PASSAGE PROVIDED:
*-*-*

Employee handbooks and job descriptions need not be time consuming or expensive.  Software packages are available that make compiling a simple policy manual and job descriptions relatively easy.

Q:    An employee has requested an accommodation due to a disability.  I’m not sure that the employee is really disabled.  What should I do?

A:    This question raises several issues.  First, if you have reason to doubt that the employee is really disabled, you have the right to ask for medical confirmation of the disability and, if you still have a reasonable basis for questioning the validity of the diagnosis, you have the right to request a second opinion.  However, in California, any medical condition that makes it more difficult for an employee to perform any job is now considered a disability, so you are well-advised to assume that the employee is disabled under California law unless the condition is extremely insignificant.

*-*-*

SUPPLIED INFORMATION:
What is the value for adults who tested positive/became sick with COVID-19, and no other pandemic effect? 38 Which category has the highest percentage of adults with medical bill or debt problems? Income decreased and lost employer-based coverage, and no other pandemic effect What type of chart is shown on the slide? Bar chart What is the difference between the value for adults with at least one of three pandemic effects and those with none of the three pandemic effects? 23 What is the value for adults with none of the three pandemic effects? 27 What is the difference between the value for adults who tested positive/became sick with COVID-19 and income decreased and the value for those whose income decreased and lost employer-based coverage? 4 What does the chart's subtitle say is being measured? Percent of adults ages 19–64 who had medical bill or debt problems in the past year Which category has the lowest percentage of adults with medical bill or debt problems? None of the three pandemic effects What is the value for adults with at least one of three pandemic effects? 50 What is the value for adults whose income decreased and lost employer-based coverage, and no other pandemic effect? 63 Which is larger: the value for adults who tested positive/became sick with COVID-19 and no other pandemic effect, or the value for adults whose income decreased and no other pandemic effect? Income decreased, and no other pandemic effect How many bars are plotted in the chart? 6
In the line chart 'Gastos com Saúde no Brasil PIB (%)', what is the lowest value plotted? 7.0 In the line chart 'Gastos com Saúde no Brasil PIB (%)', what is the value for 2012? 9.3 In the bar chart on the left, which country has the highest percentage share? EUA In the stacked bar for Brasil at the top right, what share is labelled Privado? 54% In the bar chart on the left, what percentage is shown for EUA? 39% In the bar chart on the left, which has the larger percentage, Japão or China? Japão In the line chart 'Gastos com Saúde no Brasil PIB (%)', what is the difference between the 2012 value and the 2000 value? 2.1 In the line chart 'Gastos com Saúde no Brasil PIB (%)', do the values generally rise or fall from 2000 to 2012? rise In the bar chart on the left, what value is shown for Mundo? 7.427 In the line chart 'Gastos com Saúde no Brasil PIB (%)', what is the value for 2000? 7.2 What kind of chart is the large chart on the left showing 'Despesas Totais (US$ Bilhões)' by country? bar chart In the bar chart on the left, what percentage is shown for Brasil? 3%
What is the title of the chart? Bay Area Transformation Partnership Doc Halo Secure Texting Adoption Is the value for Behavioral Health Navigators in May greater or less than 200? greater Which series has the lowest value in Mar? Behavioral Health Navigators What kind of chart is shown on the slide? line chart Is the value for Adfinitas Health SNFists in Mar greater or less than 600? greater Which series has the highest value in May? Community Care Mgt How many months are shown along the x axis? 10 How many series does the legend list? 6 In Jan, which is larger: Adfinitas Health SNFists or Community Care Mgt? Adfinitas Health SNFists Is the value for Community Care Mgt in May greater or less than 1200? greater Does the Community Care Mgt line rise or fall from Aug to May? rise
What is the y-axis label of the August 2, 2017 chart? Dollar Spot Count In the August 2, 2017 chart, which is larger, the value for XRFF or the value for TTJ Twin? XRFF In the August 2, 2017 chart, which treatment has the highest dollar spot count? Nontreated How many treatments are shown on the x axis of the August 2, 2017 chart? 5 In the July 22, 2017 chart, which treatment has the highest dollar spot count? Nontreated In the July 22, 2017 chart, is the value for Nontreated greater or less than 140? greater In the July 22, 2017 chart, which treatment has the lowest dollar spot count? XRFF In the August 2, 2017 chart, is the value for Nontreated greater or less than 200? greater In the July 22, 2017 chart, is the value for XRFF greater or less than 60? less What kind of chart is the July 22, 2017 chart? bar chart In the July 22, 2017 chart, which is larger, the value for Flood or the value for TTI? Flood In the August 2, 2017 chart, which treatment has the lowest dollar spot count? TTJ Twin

*-*-*

ACTIVITY: Rewrite the part of the disability accommodation text starting at "A:    This question" and ending at "is extremely insignificant.", substituting "written documentation" for "medical confirmation".

EXERCISE RESPONSE:
A:    This question raises several issues.  First, if you have reason to doubt that the employee is really disabled, you have the right to ask for written documentation of the disability and, if you still have a reasonable basis for questioning the validity of the diagnosis, you have the right to request a second opinion.  However, in California, any medical condition that makes it more difficult for an employee to perform any job is now considered a disability, so you are well-advised to assume that the employee is disabled under California law unless the condition is extremely insignificant.